Rape and murder of two teenagers in India sparks public anger

Japan Herald Friday 30th May, 2014

• Police arrest three suspects

• A police officer among the arrested

• Family of one of the victims alleges police complicity

NEW DELHI, India - Public anger, political controversy and media lashing gained momentum Friday over the alleged gang rape and murder of two teenage girls in an Indian village, posing one of the first challenges to the four-day-old government led by Prime Minister Narendra Modi.

Police arrested at least three men, including a police officer, on Friday, two days after the girls, aged 14 and 16, were found hanging from a tree in Uttar Pradesh, officials said, adding that they were looking for one more suspect and another policeman.

The alleged sexual crime incited angry passions against the government's perceived inaction as it also threatened caste based riots in the northern state of Uttar Pradesh plagued by high rate of crime.

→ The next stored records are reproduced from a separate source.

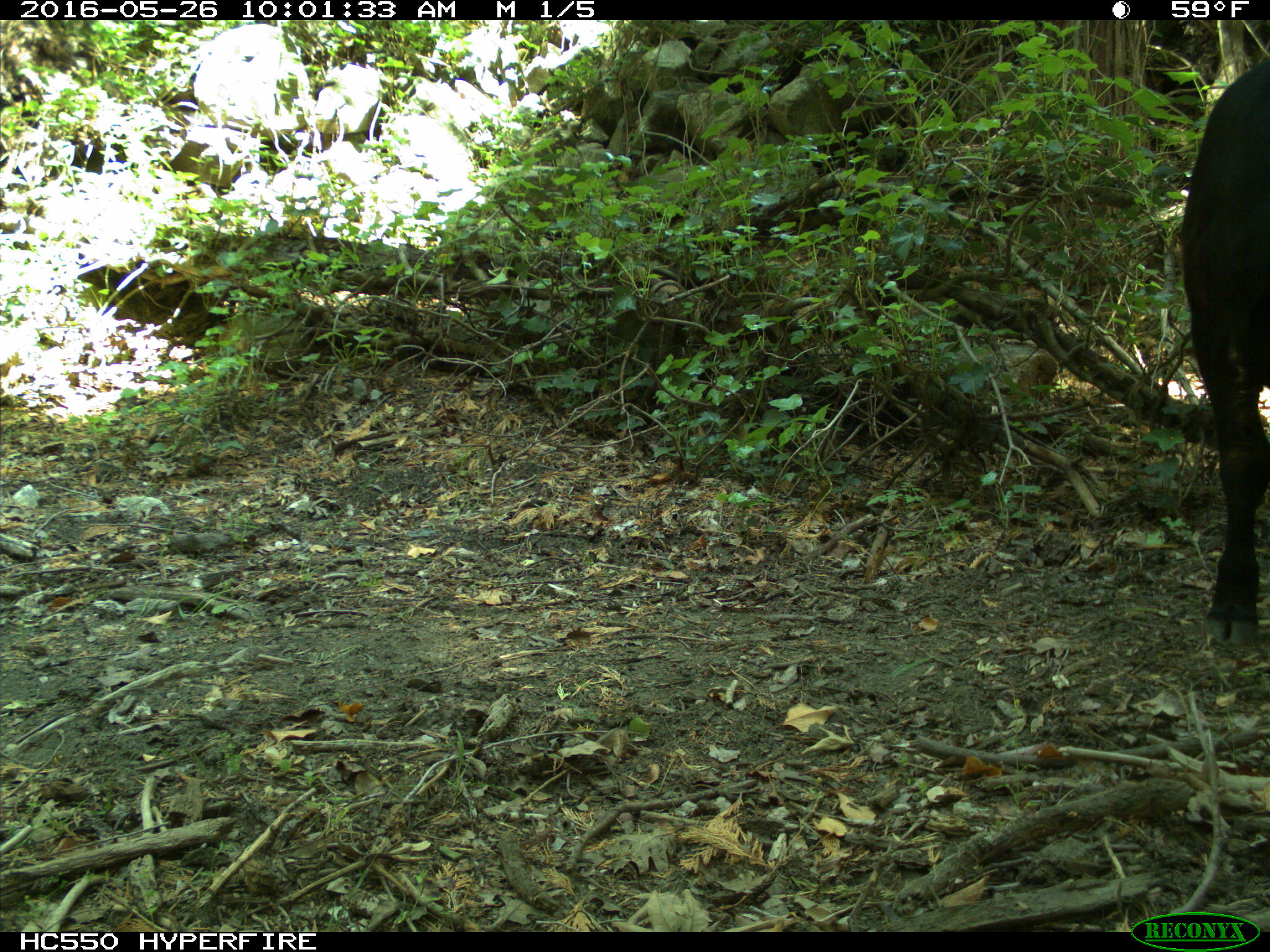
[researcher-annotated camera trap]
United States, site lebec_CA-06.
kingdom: Animalia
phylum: Chordata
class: Mammalia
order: Artiodactyla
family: Bovidae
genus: Bos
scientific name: Bos taurus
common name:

The father of one of the girls alleged that the brothers and local police officers, all of whom are from the region's dominant caste, the Yadavs. He said they were involved the rape and murder of the girls. Indian law disallows identifying victims and their family.

The site of the murder turned into a media battleground on Friday with OB vans from India's robust TV news industry parked near the mango trees. Politicians from the region also visited the town.

The father, a 45-year-old agricultural laborer, said in a telephone interview that the two girls were last seen alive Tuesday evening in the mango orchard, in the company of a man named Pappu Yadav.

He said a relative saw the girls with Yadav and two of Yadav's brothers.

One of the Yadav brothers pulled out a pistol "and put it to the head of my cousin-brother", the father said, using a common term in India for a close relative. "He got scared and ran away."

He said that his relative went to the local police station and sought police's help in arresting Yadav and save the girls.

But the officers at the police station "took the side of the culpritthey abused and misbehaved with us."

The next morning, when the two girls were found dead, a crowd of angry villagers gathered at the scene, accusing the police of complicity in the crime. They blocked police from taking away the bodies. Calm was restored only after the police agreed to arrest the Yadav brothers and the police officer.

R.K.S. Rathore, a senior police officer, said: "This is a very serious and unfortunate incident. We are making all-out efforts to arrest the other two accused."

India's new federal Home Minister Rajnath Singh Friday sought report from the state government over the case as public anger and political controversy was fast gaining momentum.

The bodies of the two cousins were found hanging from mango trees in Katra Shadat Ganj, a village in the Budaun district of Uttar Pradesh.

Police said that autopsies confirmed that the girls had been raped and strangled to death.

The case has posed one of the first challenges for new Prime Minister Narendra Modi and his government.

Indian police is facing criticism over its alleged failure to curb sexual violence in India, where a string of high-profile rapes has sparked nationwide protests against deeply entrenched discrimination against women.

According to data from the National Crime Records Bureau, the number of reported rape cases in India surged nearly 900 percent in the past four decades to 24,923 in 2012.

But the problem may be worse as many of rape cases go unreported.